Still protesting in spirit, I expected. I could hear his breathing rather quickened, and it seemed to me odd that anybody could find excitement in standing in the dark over a large mahogany table, expecting. Then—through my fingertips, laid lightly on the table, there began to come a faint vibration, like nothing so much as the vibration through the handle of a kettle when water is beginning to boil inside it. This got gradually more pronounced and violent till it was like the throbbing of a motor-car. It seemed to give off a low humming note. Then quite suddenly the table seemed to slip from under my fingers and began very slowly to revolve.

“Keep your hands on it and move with it,” said Louis, and as he spoke I saw his silhouette pass away from in front of the fire, moving as the table moved.

For some moments there was silence, and we continued, rather absurdly, to circle ’round, keeping step, so to speak, with the table. Then Louis spoke again, and his voice was trembling with excitement.

“Are you there?” he said.

There was no reply, of course, and he asked it again. This time there came a rap like that which I had thought during dinner to be the postman. But whether it was that the room was dark, or that despite myself I felt rather excited too, it seemed to me now to be far louder than before. Also it appeared to come neither from here nor there, but to be diffused through the room.

Then the curious revolving of the table ceased, but the intense, violent throbbing continued. My eyes were fixed on it, though owing to the darkness I could see nothing, when quite suddenly a little speck of light moved across it, so that for an instant I saw my own hands. Then came another and another, like the spark of matches struck in the dark, or like fireflies crossing the dusk in southern gardens. Then came another knock of shattering loudness, and the throbbing of the table ceased, and the lights vanished.

Such were the phenomena at the first séance at which I was present, but Fielder, it must be remembered, had been studying, “expecting,” he called it, for some years. To adopt spiritualistic language (which at that time I was very far from doing), he was the medium, I merely the observer, and all the phenomena I had seen that night were habitually produced or witnessed by him. I make this limitation since he told me that certain of them now appeared to be outside his own control altogether. The knockings would come when his mind, as far as he knew, was entirely occupied in other matters, and sometimes he had even been awakened out of sleep by them. The lights were also independent of his volition.

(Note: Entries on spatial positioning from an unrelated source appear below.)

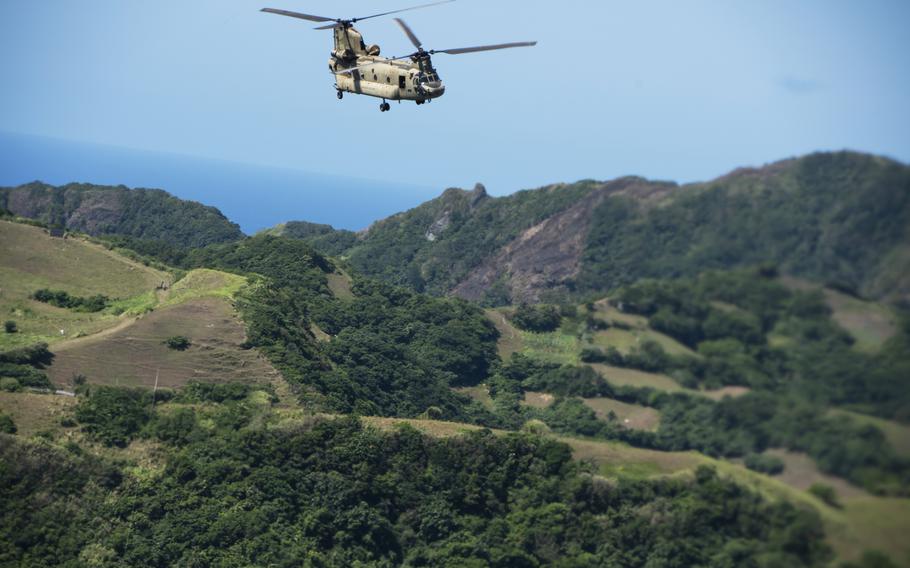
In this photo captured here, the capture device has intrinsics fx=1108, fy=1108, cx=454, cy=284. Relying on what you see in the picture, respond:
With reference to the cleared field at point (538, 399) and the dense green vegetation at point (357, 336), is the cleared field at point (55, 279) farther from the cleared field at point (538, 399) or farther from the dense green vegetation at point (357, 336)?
the cleared field at point (538, 399)

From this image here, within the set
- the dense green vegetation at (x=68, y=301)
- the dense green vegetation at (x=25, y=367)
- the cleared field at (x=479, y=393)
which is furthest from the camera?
the cleared field at (x=479, y=393)

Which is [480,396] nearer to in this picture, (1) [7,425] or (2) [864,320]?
(1) [7,425]

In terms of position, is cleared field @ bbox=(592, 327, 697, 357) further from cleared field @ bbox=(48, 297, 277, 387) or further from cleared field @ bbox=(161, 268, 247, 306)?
cleared field @ bbox=(161, 268, 247, 306)

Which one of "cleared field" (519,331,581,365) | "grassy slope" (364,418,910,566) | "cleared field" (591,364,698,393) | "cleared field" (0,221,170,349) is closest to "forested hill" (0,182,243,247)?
"cleared field" (0,221,170,349)

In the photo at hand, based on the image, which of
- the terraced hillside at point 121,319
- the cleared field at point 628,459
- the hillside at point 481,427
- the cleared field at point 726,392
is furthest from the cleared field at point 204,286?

Now my theory at the time was that all these things were purely subjective in him, and that what he expressed by saying that they were out of his control meant that they had become fixed and rooted in the unconscious self, of which we know so little, but which, more and more, we see to play so enormous a part in the life of man. In fact, it is not too much to say that the vast majority of our deeds spring, apparently without volition, from this unconscious self. All hearing is the unconscious exercise of the aural nerve, all seeing of the optic, all walking, all ordinary movement seem to be done without the exercise of will on our part. Nay more, should we take to some new form of progression, skating, for instance, the beginner will learn with falls and difficulty the outside edge, but within a few hours of his having learned his balance on it, he will give no more thought to what he learned so short a time ago as an acrobatic feat than he gives to the placing of one foot before the other.